A shovel full of Selfcare
Do you look tired? If you look tired, you may be distracting from your inner character. Take care of yourself is an understatement. You are the only you, you have. The vast majority of us can step this up. Sleeping, eating healthier, and getting more physical exercise are huge steps in the right direction. Feeling better about your physical self will help present your best emotional and competent self. In that case, also get your hair cut and take care of your skin.
A colossal dose of interesting
Shut off your tv. I have been on too many dates where we try to connect over the TV shows we watch rather than quality topics. There are a gazillion things to do other than Netflix and chill. I know. I like it too sometimes. So, at least cut back to watching only what you enjoy. Hours of TV every night does not create energy or magnetism. So let's substitute. Interesting activities can make you an interesting person. Learn to play an instrument. Garden. Learn to cook. Learn to throw a pot. Read. Learn to skateboard. Volunteer. Get some chickens. Do anything you enjoy, and it will make you more interesting. The most attractive man I know does not even own a TV. You can change your habit.
A customized set of standards
Standards or boundaries are behaviors that we exhibit to demonstrate to others what we stand for and where we draw a metaphorical emotional line. Defining expectations can be challenging at various points in our lives. And yet, so easy when we judge other people.

### Exercise tasks
- 1) According to the self-improvement piece on dating, what does the most attractive man the writer knows not own?
- 2) Extend the self-improvement piece on dating, picking up right after its final sentence.

### Dataset excerpt
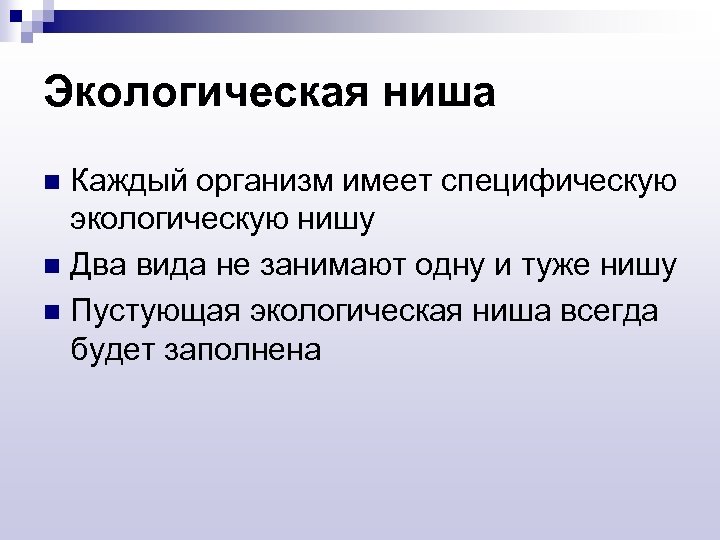 Экологическая ниша

Каждый организм имеет специфическую экологическую нишу

Два вида не занимают одну и туже нишу

Пустующая экологическая ниша всегда будет заполнена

### Results in order
- 1) He does not own a TV.

- 2)
I’d never wear that. I’d never eaten that, or I’d love to eat that. Did you smell Joe? I’m always the last to leave work. All my kids make their beds. I’d never go home with a man before he said he loved me. I’d never quit a job before I had another. I’d never date someone who lived in a van down by the river.
Are your standards contributing to a better you? Setting standards that help you with a positive mindset, self-care, and indulging in meaningful activities without judgment of others is ideal. Set your standards to be achievable, and keep them high. High standards are more attractive than low or average standards.
Your income is irrelevant; it is about values. For example, you don’t have to be wealthy to have a clean, well-kept home. What are you standing for?
Lastly, stir in all the confidence you have for the winning combination. Keep your mixture together with confidence glue. Your confidence is also giving you the ability to crack a joke, or apologize, or state your thoughts. You need to know (be confident) you are attractive; and yet, you can continue to improve.
Once you have all your ingredients stirred together with confidence, insert your mix in your heart and continue to bake, basting regularly. Enjoy.